I tilted my head at one book that seemed to pop out. It looked like all the others, but the title evocatively proclaimed, Intelligent Skin. I pulled it from the shell and flipped through its pages. It seemed to be an engineering book about eco-friendly architecture. I did not understand much of what I saw there. I replaced it carefully on the shell and then began to look for other similar pearls, other books for the specialized and the serious person which could also be titles of poetry collections. I found many:
Alien Ocean, about microorganisms.
Light on the Land, about railway design.
Flow Life in the Atmosphere, about the biology of the upper sky.

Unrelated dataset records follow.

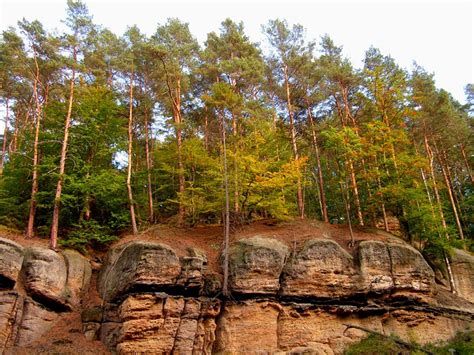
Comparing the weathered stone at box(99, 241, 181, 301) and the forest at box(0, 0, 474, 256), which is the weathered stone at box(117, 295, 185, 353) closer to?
the weathered stone at box(99, 241, 181, 301)

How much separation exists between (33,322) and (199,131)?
1600 centimetres

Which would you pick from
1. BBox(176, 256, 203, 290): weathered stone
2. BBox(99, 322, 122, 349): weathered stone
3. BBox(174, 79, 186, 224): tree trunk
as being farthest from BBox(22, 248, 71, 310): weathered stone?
BBox(174, 79, 186, 224): tree trunk

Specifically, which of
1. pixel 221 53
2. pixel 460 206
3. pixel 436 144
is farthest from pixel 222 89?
pixel 460 206

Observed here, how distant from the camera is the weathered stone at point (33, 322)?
13077mm

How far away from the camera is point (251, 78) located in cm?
2195

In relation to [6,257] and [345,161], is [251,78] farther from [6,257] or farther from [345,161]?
[6,257]

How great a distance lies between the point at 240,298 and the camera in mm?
15156

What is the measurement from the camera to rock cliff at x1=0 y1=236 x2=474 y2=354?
13.6 m

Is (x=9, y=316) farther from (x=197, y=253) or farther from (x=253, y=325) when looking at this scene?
(x=253, y=325)

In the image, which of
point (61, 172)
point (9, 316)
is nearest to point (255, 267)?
point (9, 316)

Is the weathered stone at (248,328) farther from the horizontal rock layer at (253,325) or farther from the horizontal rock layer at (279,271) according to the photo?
the horizontal rock layer at (279,271)

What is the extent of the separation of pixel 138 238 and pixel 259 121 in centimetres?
879

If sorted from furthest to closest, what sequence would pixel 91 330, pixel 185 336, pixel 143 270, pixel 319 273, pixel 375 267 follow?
pixel 375 267 → pixel 319 273 → pixel 91 330 → pixel 143 270 → pixel 185 336

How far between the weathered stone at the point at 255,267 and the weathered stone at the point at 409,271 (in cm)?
504
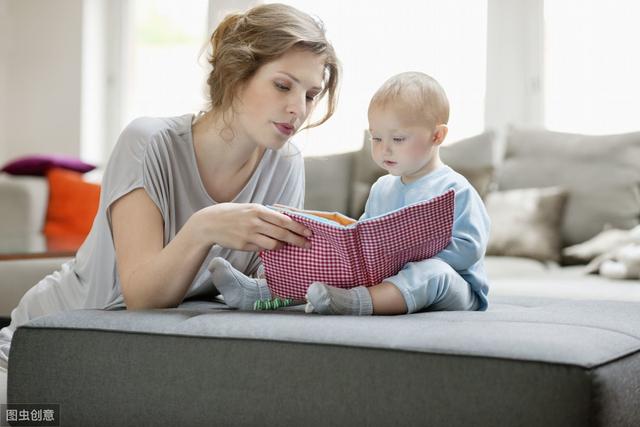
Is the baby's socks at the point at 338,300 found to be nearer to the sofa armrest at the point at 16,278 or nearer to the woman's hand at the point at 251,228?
the woman's hand at the point at 251,228

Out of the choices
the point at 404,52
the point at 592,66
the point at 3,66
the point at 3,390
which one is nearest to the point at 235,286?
the point at 3,390

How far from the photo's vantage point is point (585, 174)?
145 inches

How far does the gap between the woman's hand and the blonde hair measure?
1.13 feet

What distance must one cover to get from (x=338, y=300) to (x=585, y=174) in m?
2.31

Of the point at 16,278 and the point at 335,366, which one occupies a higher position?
the point at 335,366

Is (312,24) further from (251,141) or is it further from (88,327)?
(88,327)

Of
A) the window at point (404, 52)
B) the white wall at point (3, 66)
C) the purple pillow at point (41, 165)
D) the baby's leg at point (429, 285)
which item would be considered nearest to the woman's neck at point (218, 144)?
the baby's leg at point (429, 285)

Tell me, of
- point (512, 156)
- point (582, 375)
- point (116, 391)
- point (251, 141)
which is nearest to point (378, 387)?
point (582, 375)

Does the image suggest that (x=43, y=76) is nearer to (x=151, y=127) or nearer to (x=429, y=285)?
(x=151, y=127)

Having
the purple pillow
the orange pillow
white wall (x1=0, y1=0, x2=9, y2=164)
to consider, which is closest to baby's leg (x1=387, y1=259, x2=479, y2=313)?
the orange pillow

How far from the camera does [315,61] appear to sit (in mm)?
1901

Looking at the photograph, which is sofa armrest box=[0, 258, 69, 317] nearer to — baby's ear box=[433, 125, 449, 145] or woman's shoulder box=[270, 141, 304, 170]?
woman's shoulder box=[270, 141, 304, 170]

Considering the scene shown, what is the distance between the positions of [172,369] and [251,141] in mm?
621

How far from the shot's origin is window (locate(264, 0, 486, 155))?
189 inches
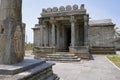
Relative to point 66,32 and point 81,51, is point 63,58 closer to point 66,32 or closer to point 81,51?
point 81,51

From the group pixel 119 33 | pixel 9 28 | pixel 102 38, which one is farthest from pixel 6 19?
pixel 119 33

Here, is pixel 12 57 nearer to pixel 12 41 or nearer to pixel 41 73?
pixel 12 41

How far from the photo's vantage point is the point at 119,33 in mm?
57750

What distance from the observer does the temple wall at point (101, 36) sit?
81.6 ft

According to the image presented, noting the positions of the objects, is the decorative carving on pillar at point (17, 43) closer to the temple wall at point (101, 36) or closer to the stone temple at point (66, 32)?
the stone temple at point (66, 32)

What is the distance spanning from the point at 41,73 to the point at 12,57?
101 cm

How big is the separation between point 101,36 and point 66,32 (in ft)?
25.1

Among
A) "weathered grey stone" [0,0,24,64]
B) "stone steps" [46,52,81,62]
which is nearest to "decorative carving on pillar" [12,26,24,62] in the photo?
"weathered grey stone" [0,0,24,64]

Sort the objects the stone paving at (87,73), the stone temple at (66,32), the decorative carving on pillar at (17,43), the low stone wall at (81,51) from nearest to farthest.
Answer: the decorative carving on pillar at (17,43) → the stone paving at (87,73) → the low stone wall at (81,51) → the stone temple at (66,32)

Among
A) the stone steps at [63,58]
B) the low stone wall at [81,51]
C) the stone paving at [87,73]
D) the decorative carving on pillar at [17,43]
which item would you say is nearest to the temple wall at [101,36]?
the low stone wall at [81,51]

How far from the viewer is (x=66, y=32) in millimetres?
20297

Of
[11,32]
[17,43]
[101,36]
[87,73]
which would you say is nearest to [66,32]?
[101,36]

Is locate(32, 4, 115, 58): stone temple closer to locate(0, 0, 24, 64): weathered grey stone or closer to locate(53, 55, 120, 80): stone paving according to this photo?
locate(53, 55, 120, 80): stone paving

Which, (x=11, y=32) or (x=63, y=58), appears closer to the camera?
(x=11, y=32)
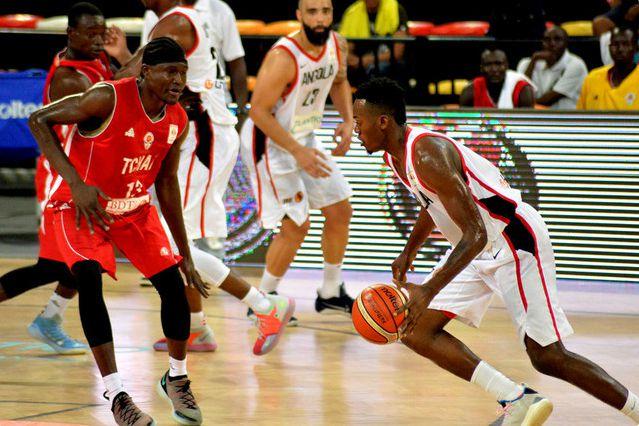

Orphan Road, about calm decay of forgotten highways.
Adventure Underground, about the boring of infrastructural transit tunnels.
Railroads of Tasmania, about railroads in Tasmania.
Gardens in the Sky, about rooftop green spaces.
Demon in the Drop, about acid rain.
How to Live on Paper, about …
But then the lights went out.
I have still not found my way back to the hermit crabs, the pygmy skulls. I have not yet found my way back to anyplace that I know.